Israeli Defense Minister Yoav Gallant said Thursday that a direct Iranian attack will require “an appropriate Israeli response” against Iran, while an Israel Defense Forces spokesperson, Rear Adm. Daniel Hagari, said that the country was “alert and highly prepared” for a variety of scenarios.

“Whoever harms us, we will harm them,” Prime Minister Benjamin Netanyahu also said Thursday as he visited an airbase. “We are prepared to meet all of the security needs of the State of Israel, both defensively and offensively,” he added.

Netanyahu vowed Thursday that Israel was prepared for scenarios beyond Gaza.
Netanyahu vowed Thursday that Israel was prepared for scenarios beyond Gaza.Israeli Prime Minister’s Office

The growing tensions in the Middle East come as Palestinians in Gaza marked somber Eid celebrations this week amid severe food shortages despite Israeli promises to allow more humanitarian aid into the enclave.
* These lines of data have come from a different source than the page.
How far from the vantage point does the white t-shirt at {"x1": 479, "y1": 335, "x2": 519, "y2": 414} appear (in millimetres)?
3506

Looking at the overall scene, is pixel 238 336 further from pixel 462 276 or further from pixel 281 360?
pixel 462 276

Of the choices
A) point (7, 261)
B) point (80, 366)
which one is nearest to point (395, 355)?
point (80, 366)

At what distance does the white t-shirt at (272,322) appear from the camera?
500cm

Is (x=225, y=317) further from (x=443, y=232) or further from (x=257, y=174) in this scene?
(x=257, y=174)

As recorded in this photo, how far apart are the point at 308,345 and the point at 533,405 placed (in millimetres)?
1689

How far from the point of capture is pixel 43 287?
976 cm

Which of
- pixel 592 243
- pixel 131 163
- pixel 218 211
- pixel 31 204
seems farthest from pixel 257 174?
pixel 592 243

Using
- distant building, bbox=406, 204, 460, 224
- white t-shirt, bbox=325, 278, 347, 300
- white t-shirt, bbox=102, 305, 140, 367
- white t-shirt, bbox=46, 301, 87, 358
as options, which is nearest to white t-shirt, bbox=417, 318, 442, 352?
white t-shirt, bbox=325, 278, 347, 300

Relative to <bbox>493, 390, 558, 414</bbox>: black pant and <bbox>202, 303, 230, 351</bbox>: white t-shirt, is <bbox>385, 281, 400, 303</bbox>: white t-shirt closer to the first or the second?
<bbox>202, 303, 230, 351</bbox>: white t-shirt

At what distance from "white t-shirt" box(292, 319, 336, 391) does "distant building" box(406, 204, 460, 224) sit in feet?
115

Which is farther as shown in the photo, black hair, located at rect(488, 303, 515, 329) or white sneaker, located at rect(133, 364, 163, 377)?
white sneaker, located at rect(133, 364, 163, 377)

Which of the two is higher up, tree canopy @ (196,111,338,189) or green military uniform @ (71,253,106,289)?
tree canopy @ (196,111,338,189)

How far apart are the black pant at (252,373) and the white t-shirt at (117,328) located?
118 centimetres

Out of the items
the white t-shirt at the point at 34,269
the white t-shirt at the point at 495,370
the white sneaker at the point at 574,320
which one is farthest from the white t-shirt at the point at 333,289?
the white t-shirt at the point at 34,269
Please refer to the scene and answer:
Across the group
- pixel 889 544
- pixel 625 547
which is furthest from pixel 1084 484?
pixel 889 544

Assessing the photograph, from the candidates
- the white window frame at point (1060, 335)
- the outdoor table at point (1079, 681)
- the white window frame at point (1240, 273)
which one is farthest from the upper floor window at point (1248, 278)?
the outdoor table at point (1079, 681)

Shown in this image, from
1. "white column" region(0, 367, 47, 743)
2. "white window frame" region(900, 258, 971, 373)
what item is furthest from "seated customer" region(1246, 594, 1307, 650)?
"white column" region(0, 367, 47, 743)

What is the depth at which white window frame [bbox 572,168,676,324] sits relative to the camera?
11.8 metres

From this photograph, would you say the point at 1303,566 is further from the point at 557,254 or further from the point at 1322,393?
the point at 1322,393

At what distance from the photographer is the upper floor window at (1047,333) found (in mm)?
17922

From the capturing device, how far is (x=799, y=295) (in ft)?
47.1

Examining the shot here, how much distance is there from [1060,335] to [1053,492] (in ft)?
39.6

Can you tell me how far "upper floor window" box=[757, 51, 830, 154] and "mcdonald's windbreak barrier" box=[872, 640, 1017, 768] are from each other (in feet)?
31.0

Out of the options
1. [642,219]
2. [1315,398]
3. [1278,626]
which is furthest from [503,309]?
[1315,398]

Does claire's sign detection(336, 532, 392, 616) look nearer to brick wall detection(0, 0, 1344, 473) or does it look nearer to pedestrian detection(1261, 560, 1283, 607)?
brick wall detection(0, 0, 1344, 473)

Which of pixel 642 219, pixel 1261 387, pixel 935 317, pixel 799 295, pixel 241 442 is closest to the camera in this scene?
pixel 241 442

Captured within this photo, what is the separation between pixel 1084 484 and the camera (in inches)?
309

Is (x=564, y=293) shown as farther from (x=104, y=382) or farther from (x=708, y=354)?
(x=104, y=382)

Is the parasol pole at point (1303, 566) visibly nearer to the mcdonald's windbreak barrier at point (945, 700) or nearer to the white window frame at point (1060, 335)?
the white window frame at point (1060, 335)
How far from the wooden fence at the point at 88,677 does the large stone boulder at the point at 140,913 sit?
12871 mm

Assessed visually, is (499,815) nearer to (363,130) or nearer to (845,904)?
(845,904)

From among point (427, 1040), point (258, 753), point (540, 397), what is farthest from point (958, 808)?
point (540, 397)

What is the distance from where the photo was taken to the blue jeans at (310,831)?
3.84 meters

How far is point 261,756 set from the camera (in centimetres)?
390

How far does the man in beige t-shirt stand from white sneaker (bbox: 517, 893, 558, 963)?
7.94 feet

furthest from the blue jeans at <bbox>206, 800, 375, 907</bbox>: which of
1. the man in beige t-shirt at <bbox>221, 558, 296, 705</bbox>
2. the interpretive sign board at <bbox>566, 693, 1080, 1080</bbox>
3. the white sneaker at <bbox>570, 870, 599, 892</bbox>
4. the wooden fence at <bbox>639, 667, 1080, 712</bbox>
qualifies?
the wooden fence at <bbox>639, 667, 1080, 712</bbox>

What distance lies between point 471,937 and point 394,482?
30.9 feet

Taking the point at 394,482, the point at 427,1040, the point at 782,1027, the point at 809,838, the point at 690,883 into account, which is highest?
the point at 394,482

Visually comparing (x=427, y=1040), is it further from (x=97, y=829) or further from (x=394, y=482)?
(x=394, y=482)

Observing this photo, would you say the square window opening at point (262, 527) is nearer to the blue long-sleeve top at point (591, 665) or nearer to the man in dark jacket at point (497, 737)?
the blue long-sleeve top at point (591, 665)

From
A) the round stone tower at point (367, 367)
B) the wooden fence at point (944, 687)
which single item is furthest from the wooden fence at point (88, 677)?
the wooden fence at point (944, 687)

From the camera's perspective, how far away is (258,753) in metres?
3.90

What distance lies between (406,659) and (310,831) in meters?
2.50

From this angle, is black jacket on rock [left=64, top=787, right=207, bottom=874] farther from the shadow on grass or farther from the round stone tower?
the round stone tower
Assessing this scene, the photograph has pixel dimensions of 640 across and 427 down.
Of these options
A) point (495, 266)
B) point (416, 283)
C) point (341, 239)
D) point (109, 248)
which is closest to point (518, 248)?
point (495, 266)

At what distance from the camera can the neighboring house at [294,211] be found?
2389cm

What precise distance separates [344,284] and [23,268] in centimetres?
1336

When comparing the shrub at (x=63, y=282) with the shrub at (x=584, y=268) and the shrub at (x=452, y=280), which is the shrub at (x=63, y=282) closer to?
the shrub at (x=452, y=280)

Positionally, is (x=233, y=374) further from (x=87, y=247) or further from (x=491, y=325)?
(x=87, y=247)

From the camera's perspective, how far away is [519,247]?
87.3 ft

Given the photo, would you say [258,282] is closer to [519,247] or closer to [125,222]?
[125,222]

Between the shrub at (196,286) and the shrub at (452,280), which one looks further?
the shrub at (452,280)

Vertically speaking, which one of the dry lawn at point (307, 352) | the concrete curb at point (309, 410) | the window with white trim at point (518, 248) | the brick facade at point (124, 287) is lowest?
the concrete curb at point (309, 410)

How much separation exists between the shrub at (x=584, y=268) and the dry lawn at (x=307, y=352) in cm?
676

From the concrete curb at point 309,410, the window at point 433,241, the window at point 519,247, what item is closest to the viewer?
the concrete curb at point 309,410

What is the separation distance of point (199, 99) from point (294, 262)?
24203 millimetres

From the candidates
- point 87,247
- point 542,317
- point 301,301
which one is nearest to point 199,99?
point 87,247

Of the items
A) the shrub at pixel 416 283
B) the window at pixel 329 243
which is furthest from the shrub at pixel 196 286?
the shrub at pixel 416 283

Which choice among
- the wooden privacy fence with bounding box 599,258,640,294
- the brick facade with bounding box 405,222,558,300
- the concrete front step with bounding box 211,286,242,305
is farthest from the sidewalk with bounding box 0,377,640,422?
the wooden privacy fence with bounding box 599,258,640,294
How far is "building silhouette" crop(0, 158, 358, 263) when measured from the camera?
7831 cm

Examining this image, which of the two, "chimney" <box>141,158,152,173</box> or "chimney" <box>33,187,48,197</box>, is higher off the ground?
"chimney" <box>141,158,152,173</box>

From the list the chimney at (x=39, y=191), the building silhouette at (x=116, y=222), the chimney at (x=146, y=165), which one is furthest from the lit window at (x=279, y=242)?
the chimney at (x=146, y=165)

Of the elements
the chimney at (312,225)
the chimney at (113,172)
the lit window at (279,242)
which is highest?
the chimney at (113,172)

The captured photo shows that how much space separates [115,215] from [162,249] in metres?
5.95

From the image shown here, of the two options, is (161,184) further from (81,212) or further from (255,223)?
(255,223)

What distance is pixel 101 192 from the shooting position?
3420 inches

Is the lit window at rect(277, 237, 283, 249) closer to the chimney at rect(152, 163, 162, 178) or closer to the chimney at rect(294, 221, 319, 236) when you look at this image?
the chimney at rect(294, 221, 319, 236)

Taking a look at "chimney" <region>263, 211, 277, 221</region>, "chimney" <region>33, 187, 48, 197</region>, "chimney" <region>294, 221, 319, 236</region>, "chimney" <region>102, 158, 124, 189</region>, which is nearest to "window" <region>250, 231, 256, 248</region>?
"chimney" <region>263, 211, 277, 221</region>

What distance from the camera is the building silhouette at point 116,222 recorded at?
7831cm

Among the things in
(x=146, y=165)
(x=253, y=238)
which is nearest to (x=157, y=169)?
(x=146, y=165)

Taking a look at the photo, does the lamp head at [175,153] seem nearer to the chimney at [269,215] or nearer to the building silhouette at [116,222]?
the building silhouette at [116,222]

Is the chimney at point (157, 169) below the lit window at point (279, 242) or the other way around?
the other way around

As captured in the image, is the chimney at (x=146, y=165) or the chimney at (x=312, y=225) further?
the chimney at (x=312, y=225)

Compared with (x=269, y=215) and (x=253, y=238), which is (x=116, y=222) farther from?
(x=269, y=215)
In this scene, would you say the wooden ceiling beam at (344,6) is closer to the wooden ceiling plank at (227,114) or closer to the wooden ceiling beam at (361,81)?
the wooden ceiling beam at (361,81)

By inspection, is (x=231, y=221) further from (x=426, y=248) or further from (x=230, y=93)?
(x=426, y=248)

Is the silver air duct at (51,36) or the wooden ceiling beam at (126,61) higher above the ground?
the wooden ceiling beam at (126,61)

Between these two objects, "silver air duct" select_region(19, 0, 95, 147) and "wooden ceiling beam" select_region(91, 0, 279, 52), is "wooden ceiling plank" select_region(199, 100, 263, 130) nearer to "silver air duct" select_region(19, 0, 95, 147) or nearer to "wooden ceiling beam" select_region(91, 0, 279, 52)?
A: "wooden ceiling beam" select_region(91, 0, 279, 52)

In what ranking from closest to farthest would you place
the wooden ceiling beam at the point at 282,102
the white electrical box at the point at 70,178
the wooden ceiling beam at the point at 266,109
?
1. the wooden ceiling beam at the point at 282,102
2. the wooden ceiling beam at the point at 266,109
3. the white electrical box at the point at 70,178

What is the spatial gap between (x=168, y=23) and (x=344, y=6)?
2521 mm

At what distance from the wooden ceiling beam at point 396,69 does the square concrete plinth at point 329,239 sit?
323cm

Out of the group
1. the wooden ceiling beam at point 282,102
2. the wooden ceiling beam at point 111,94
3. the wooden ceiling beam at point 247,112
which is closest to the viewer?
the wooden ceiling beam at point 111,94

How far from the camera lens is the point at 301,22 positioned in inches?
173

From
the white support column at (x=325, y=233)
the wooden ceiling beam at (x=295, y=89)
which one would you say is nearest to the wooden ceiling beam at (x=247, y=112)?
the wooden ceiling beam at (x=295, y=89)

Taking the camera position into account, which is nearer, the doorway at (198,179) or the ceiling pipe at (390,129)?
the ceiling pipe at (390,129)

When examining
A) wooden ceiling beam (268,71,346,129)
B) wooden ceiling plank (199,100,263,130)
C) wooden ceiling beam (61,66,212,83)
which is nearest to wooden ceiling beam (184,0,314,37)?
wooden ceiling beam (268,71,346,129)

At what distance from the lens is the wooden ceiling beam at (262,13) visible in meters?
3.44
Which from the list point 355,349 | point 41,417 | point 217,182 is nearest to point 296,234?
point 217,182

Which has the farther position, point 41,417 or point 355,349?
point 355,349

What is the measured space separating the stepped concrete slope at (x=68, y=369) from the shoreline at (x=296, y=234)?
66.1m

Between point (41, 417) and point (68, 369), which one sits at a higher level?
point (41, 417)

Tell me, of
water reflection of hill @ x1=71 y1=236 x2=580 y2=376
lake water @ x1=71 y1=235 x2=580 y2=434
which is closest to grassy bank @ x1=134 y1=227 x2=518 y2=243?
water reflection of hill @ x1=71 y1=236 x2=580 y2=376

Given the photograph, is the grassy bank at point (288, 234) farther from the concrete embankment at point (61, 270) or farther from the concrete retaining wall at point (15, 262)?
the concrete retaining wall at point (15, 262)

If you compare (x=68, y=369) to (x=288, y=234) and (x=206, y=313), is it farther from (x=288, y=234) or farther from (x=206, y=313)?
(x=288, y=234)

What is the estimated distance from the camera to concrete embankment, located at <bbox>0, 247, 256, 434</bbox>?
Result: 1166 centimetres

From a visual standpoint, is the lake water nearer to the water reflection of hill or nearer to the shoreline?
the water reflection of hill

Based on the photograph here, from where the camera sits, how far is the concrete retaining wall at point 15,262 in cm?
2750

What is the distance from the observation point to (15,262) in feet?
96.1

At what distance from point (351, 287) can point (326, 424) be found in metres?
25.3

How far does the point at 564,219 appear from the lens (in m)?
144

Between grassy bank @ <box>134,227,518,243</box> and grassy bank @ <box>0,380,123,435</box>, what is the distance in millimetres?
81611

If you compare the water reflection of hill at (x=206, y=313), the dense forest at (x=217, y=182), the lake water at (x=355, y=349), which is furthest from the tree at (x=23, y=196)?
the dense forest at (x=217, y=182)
White House press secretary Karine Jean-Pierre said Thursday that famine in Gaza was “imminent,” after USAID Administrator Samantha Power said a day earlier that it was “credible” to assess that famine had already begun in the territory.

More than 33,600 people have now been killed in Gaza, the enclave’s Health Ministry said, in the six months of war since the Hamas-led attack on Israel on Oct. 7, which killed an estimated 1,200 people.

The militant group’s political leader, Ismail Haniyeh, said Hamas was still seeking a cease-fire deal despite the deaths of his three sons in an Israeli airstrike in Gaza earlier this week, but talks to secure a truce and the release of remaining hostages remain deadlocked.

It remained unclear whether Iran’s retaliation would come in the form of a direct attack or through some of the web of Tehran-backed groups who have already waged attacks from Iraq, Lebanon and Yemen in recent months.

Tehran has so far avoided direct confrontation with Israel or Washington. But Iranian Foreign Minister Hossein Amirabdollahian said Thursday that “legitimate defense with the aim of punishing the aggressor” was a necessity in the wake of the consulate strike, accusing Israel of targeting diplomatic premises in violation of international law, according to Iranian state-run news agency IRNA.

The Pentagon said Thursday that top U.S. commander for the Middle East, Gen. Michael “Erik” Kurilla, had moved up his trip to Israel so he could meet with Israeli military leadership and discuss “current security threats.”

President Joe Biden said Wednesday that Iran was threatening to launch a “significant attack on Israel,” and that the U.S. commitment to Israel’s security against threats from Iran and its proxies remained “ironclad” despite growing criticism from Washington of its ally’s actions in Gaza.

The White House also said Thursday that the U.S. has communicated to Iran that it had no involvement in the strike in Damascus, and warned Iran not to use this attack as a pretext to escalate further in the region, or to attack U.S. facilities or personnel.